The city collected $3,776,200 in June when it budgeted $3.73 million. But Miasek acknowledged the city did better than budgeted because most individual annual income tax filings, which were moved from an April 15 deadline to July 15 — just as it was for state and federal filings — came in by June 30.

Without that revenue, the city would have been $275,000 short of its projections for June, he said.


But the city is showing signs of recovering from the pandemic.
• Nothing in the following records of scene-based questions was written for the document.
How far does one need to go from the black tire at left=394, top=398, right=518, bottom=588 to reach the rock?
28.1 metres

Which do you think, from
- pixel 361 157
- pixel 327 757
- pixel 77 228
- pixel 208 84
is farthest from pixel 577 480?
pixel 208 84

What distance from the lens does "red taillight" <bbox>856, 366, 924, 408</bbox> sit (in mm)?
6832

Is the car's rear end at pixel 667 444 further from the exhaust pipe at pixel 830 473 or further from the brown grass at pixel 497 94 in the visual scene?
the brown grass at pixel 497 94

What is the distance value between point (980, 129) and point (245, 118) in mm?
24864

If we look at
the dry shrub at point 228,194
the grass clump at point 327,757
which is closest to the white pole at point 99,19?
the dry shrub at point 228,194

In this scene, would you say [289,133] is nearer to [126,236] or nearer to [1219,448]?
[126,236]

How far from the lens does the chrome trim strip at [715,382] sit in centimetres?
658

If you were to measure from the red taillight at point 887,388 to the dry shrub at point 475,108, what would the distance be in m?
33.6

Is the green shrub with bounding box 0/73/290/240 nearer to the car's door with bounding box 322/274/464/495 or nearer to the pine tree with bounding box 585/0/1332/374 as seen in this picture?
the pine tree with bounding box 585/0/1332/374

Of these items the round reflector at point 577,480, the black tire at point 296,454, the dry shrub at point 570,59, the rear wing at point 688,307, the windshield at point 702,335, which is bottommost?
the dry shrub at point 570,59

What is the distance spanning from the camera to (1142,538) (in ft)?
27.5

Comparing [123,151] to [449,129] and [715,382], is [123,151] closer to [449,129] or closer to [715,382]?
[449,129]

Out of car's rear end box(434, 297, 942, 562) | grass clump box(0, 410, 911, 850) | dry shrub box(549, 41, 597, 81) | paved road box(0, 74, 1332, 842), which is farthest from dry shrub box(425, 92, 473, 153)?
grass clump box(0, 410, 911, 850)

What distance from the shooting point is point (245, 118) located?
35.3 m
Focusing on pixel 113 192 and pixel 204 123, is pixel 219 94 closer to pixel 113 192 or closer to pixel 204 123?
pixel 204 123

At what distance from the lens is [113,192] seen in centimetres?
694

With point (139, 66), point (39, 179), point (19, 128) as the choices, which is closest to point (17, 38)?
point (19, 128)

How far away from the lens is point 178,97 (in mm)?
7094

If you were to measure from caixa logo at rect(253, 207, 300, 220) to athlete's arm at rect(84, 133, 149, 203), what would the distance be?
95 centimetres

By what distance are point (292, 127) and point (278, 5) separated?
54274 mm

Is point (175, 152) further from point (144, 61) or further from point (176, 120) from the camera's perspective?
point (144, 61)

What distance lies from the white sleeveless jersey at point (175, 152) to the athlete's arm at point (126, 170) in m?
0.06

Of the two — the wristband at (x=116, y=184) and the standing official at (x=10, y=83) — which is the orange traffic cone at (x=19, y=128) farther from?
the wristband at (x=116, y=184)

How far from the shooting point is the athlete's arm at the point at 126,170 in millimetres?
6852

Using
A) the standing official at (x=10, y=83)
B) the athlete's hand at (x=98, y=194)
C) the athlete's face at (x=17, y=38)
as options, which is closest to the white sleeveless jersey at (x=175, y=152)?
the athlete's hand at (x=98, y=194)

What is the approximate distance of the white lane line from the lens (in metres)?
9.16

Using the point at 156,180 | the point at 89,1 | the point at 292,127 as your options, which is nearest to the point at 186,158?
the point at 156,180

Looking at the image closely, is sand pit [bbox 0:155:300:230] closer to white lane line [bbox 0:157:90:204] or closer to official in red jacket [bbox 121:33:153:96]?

For example, the city was $689,000 under projections in March and $904,500 under budget in April.

The city’s income tax is currently $1,990,000, or 5.6 percent, under budget.

Through the end of July, the city has collected $33,580,000 when it had budgeted $35,570,000 for that time.

The 2.75 percent income tax raised $46,664,000 last year and was budgeted to bring in $46,214,000 this year.

The city could finish with about $2.5 million less in income tax than budgeted.


The city’s general budget — and the funds it subsidies including police and fire — will soon be in better shape because of $2,922,024 the city is receiving in federal COVID-19 relief funds, he said.

Miasek is reviewing the city’s payroll and other expenses to determine how much of that money will reimburse the general fund for COVID-19 costs.

About 15 to 20 percent of salaries of several departments, and about all of the health department’s expenses, went toward COVID-19-related expenses and the federal money will be used to offset that, he said.

Also, he anticipates an additional $2,359,224 in federal COVID-19 funds to be awarded to the city to pay for expenses related to the virus, which Miasek said is largely responsible for Youngstown’s struggling financial situation.

The city also will use a workers’ compensation premium refund to help the general fund, he said. The city received a $700,000 refund with $500,000 for workers paid through the general fund and the rest for water, wastewater and environmental sanitation workers.

The general fund also saved about $200,000 to $300,000 as a result of employee furloughs between late May and late July.